NSTI are life-threatening and require urgent medical attention. Early signs include intense pain and swelling in the involved tissues, fever, and chills. As the infection progresses, the skin begins to change color, from red to brown or purple, and ulcers or blisters may develop. NSTI can also cause a rapid heartbeat, low blood pressure, confusion, and seizures. In some cases, sepsis can occur.

Diagnosis of NSTI is based on the patient's medical history, physical examination, laboratory tests, and imaging tests (such as an X-ray or CT scan). Treatment typically involves a combination of antibiotics, surgery, and supportive measures such as intravenous fluids and pain medications. In some cases, amputation of the affected limb may be necessary.

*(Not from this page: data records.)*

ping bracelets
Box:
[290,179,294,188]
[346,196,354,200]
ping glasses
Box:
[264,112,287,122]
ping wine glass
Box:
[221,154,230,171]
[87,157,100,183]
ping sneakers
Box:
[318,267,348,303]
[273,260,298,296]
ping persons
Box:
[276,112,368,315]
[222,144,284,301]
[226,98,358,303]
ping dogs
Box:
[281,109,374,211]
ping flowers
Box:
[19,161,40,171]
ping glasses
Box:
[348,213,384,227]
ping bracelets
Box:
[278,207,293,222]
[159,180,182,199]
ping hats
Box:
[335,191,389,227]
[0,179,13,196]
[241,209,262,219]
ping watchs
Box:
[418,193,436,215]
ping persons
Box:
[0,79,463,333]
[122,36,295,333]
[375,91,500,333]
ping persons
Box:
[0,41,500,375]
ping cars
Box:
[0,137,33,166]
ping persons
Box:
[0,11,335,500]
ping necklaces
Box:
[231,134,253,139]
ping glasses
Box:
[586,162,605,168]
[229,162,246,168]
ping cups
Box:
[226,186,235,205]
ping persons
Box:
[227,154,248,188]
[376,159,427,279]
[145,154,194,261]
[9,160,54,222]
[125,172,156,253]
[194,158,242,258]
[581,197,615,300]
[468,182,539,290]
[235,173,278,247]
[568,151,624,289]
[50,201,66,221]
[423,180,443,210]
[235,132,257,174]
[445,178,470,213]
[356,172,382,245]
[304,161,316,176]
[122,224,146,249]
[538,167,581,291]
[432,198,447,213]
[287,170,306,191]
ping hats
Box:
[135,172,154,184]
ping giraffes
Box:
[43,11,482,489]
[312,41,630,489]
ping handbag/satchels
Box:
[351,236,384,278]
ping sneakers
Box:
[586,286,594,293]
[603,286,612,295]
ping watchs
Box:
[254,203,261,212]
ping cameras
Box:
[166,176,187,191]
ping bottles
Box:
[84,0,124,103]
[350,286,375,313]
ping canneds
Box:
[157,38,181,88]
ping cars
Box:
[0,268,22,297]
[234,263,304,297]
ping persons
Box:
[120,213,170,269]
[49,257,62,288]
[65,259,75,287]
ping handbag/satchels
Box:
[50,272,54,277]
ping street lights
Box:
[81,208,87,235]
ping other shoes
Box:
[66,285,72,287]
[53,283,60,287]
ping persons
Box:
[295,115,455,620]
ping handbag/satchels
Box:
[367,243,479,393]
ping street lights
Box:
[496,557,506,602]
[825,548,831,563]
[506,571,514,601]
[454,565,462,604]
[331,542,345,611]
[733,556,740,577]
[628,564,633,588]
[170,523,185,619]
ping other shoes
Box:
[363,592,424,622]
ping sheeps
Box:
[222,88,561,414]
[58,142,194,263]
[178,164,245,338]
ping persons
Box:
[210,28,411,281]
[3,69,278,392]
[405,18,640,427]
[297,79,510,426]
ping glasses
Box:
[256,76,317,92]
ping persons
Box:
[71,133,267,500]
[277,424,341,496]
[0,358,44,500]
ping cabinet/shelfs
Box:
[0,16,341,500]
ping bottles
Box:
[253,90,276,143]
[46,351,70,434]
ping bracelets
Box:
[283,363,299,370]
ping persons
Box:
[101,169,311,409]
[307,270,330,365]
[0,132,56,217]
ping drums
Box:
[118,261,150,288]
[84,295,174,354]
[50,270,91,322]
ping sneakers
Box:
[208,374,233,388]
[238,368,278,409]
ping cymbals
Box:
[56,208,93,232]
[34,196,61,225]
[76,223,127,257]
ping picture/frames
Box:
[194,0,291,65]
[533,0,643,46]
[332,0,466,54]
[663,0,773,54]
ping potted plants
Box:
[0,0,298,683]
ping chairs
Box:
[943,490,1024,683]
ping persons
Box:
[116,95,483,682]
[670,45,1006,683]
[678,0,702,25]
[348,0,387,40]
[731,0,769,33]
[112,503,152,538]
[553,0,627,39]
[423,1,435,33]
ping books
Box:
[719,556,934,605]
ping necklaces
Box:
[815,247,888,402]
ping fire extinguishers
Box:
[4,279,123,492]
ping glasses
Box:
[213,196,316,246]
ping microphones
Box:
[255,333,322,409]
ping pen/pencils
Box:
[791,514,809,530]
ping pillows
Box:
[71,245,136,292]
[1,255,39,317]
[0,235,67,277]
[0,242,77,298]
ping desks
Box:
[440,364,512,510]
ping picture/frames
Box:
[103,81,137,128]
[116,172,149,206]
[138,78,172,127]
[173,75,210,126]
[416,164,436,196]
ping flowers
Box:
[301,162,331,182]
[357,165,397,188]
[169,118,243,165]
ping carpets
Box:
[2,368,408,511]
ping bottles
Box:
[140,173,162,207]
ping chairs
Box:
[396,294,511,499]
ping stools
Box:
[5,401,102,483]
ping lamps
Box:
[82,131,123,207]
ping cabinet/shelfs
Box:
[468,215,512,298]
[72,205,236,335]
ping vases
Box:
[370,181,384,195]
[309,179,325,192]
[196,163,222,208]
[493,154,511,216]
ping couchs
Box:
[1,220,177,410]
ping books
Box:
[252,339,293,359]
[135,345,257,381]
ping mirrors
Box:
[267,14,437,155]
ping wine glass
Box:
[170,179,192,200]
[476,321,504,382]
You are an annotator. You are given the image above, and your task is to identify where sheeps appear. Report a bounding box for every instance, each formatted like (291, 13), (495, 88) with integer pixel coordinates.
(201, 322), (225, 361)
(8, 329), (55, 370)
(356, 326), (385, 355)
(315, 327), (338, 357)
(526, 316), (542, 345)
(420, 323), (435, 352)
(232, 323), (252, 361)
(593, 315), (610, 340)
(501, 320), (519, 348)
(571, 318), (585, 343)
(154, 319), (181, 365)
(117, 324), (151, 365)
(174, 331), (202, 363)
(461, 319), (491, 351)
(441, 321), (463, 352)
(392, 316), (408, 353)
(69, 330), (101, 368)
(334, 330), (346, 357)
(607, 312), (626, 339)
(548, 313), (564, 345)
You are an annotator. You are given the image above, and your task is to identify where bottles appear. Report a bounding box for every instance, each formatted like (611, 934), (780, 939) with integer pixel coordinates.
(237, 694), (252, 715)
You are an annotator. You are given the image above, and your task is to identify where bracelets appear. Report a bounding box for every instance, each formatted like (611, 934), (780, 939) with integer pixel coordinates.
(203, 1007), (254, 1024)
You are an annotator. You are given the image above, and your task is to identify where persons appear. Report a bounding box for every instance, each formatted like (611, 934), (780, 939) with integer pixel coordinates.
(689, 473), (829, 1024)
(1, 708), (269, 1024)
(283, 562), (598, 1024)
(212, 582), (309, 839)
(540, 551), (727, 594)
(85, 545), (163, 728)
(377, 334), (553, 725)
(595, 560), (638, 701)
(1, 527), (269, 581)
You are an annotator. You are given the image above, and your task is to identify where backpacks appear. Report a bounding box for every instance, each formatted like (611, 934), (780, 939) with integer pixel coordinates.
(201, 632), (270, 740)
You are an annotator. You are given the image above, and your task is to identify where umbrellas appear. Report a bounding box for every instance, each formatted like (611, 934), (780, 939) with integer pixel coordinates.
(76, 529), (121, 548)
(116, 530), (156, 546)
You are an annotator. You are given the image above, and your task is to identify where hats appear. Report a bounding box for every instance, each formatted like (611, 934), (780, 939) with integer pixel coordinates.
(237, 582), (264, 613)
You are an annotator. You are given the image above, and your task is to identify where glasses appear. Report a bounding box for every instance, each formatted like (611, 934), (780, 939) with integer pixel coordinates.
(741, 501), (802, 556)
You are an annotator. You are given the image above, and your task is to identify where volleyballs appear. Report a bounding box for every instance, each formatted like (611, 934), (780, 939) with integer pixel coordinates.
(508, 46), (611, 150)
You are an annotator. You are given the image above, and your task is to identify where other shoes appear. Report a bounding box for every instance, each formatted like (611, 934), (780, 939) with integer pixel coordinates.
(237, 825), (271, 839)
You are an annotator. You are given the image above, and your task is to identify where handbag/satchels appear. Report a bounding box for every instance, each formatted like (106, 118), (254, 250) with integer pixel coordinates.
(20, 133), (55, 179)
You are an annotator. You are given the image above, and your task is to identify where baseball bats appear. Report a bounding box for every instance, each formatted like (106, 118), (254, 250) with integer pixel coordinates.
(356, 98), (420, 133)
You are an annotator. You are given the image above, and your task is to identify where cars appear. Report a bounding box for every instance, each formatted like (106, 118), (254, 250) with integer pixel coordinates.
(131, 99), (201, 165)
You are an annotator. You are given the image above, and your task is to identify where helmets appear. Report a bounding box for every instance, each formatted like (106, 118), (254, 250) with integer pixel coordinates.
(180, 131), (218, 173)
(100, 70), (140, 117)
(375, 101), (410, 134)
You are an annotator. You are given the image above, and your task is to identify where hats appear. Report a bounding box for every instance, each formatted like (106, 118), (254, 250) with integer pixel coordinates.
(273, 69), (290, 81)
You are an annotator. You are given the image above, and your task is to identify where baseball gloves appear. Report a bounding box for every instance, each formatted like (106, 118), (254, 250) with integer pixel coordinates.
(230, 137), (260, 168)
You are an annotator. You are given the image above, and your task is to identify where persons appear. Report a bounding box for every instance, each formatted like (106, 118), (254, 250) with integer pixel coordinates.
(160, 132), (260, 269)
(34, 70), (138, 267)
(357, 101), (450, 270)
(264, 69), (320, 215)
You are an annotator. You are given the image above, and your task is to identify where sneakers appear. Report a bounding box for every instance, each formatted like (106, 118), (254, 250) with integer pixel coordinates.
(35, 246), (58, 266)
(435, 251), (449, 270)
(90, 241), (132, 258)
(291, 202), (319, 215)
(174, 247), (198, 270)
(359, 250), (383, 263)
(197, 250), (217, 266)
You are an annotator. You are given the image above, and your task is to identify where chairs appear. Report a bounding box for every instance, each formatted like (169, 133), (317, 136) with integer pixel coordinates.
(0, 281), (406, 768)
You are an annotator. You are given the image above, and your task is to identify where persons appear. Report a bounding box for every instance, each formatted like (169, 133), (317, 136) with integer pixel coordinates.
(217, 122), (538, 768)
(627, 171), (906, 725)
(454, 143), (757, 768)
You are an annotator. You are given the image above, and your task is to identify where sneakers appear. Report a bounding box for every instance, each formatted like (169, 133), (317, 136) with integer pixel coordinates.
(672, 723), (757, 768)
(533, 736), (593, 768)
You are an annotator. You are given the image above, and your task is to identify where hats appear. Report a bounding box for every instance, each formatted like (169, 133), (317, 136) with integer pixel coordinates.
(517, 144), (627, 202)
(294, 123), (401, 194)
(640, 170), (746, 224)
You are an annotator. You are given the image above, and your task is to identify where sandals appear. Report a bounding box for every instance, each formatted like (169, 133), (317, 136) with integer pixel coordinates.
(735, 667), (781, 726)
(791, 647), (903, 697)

The most effective way to prevent NSTI is good hygiene and preventive care. People should wash their hands frequently and avoid sharing personal items such as towels, razors, and toothbrushes. If a wound is present, it should be kept clean and covered with a bandage to reduce the risk of infection. Proper wound quarantine and sterilization techniques should also be practiced to reduce the risk of transmitting infections.

Risk Factors

Anyone can get NSTI, but certain factors can increase a person's risk, including:

  • Having diabetes
  • Having poor blood circulation
  • Having a weakened immune system
  • Having chronic leg ulcers
  • Using injecting drugs
  • Being malnourished
  • Being exposed to extreme weather conditions
  • Having burns or other injuries that break the skin
  • Having a preexisting infection, such as a sore, abscess, or cellulitis

If any of the above risk factors are present, it is important to seek medical attention as soon as possible to reduce the risk of developing a life-threatening infection.